La dictadura sandinista ha rechazado el ingreso de enviados de España por tercera vez consecutiva

El Reino de España ha dado inicio a hacer revisión desde ayer lunes sobre el estado de las relaciones bilaterales con Nicaragua mirando a adoptar nuevas posiciones para ejercer presión al régimen de Daniel Ortega para buscar una salida política a la crisis que existe para terminar con la represión y la liberación de los presos políticos.

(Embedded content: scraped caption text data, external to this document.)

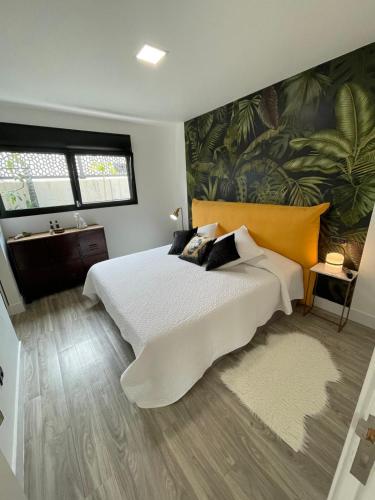 a bedroom with a large white bed and a bathroom at Heaven Ocin in Telde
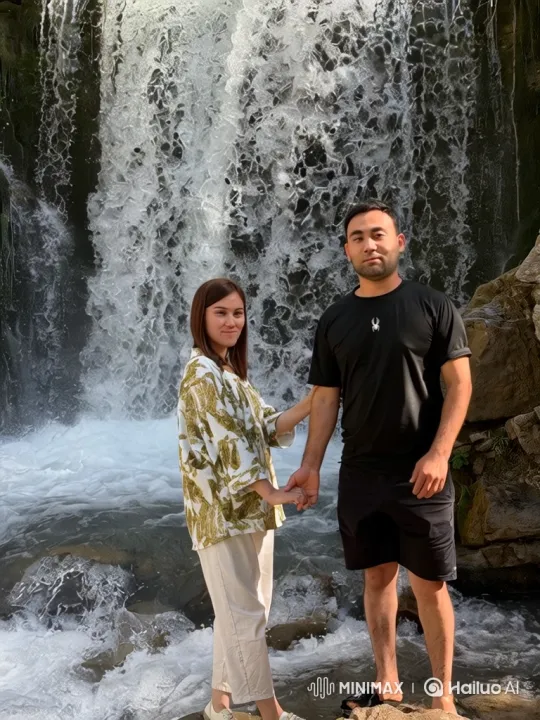 Couple's Serene Moment at Waterfall – AI Generated Video | Hailuo AI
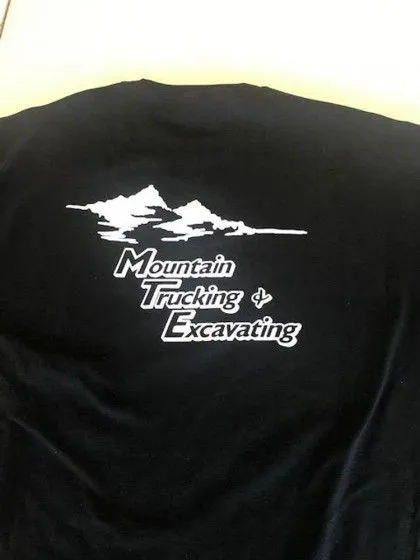 Black t-shirt with white graphic of mountains and text reading "Mountain Trucking & Excavating.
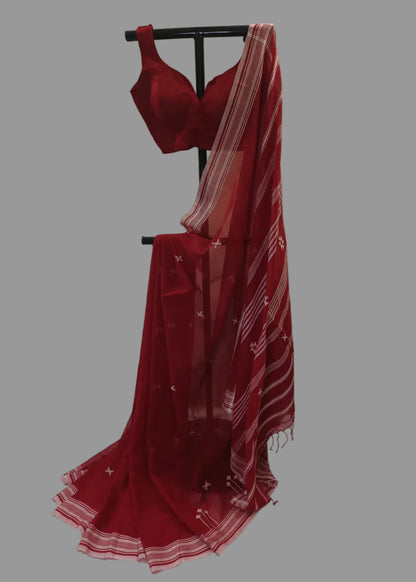 Red saree with a matching blouse on a stand against a white background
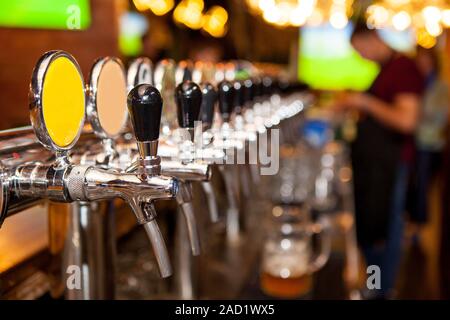 Lot of vintage Golden beer taps in the bar with the bartender in the background Stock Photo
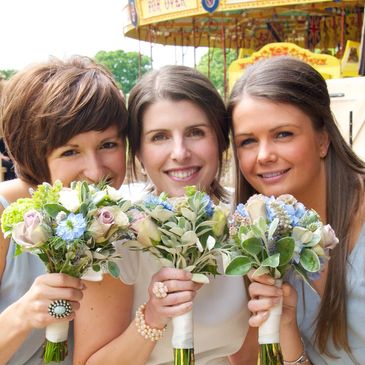 Bridesmaids holding flower bouquet with blue and pink vintage style flowers.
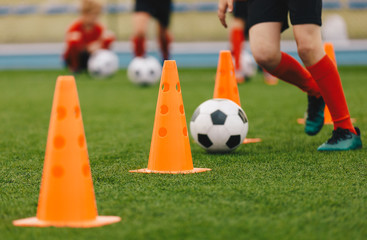 Soccer Training Drill. Football Player Running With Ball. Soccer Athletes Participate in Soccer Practice Drills. Sports Education Background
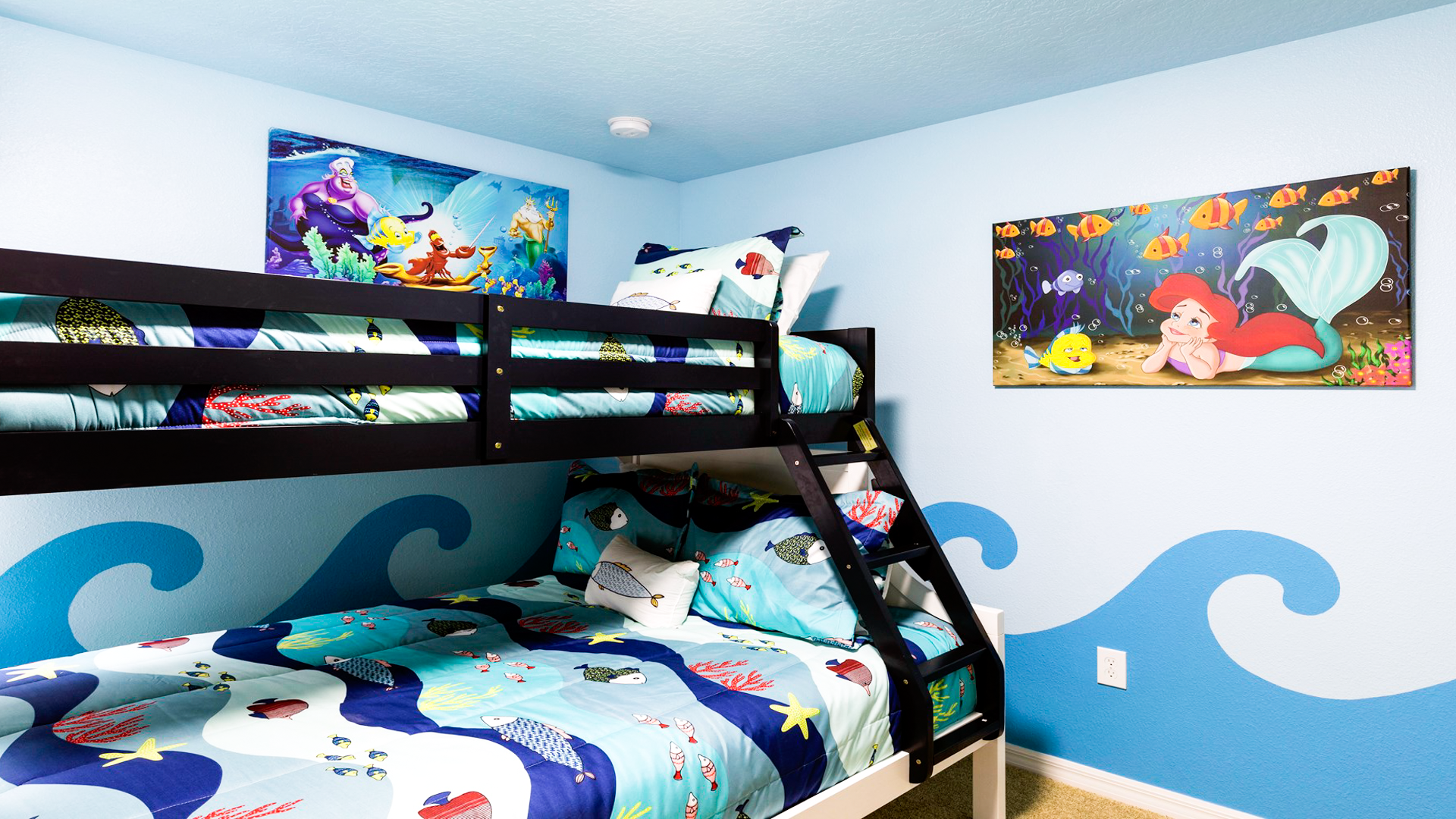 Magical mermaid-themed room with ocean-inspired bunk beds and colorful sea decor.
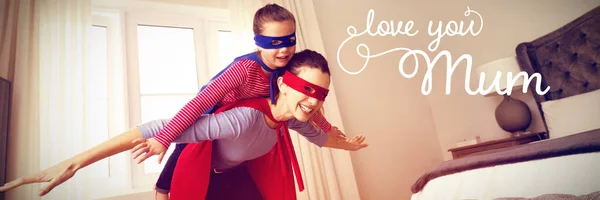 Mother and daughter playing super heroes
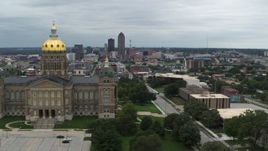 5.7K aerial stock footage of flying away from the distant skyline and reveal the capitol building, Des Moines, Iowa Aerial Stock Footage | DX0002_166_038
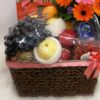 basket of mixed flowers & fruits with boxes of chocolate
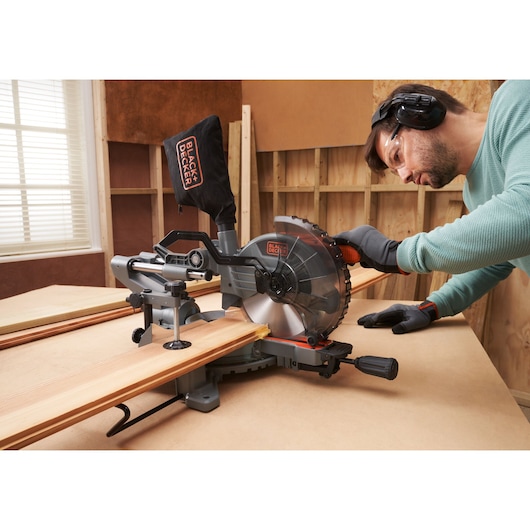BLACKDECKER BES701 miter saw cutting wood in workshop, side angle, person operating.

“Reunido con nuestra Embajadora en Nicaragua, María del Mar Fernández-Palacios, que ha sido llamada a consultas, para analizar las relaciones bilaterales y el desarrollo de la crisis en ese país. Hay que mantener la interlocución con todas las partes para encontrar una solución”. Con esta declaración, el canciller ibérico Josep Borrell adelantó el resultado de su reunión con la embajadora en Managua.

España comenzó las consultas el pasado miércoles a su embajadora Fernández-Palacios “para analizar la situación de la relación bilateral” después de que el Gobierno sandinista evitara “por tercera vez” la visita de un alto cargo español a la nación centroamericana.

Ese mismo, el Ministerio de Asuntos Exteriores hizo la convocatoria al embajador nicaragüense, Carlos Midence, y le expuso el “malestar” del Gobierno español.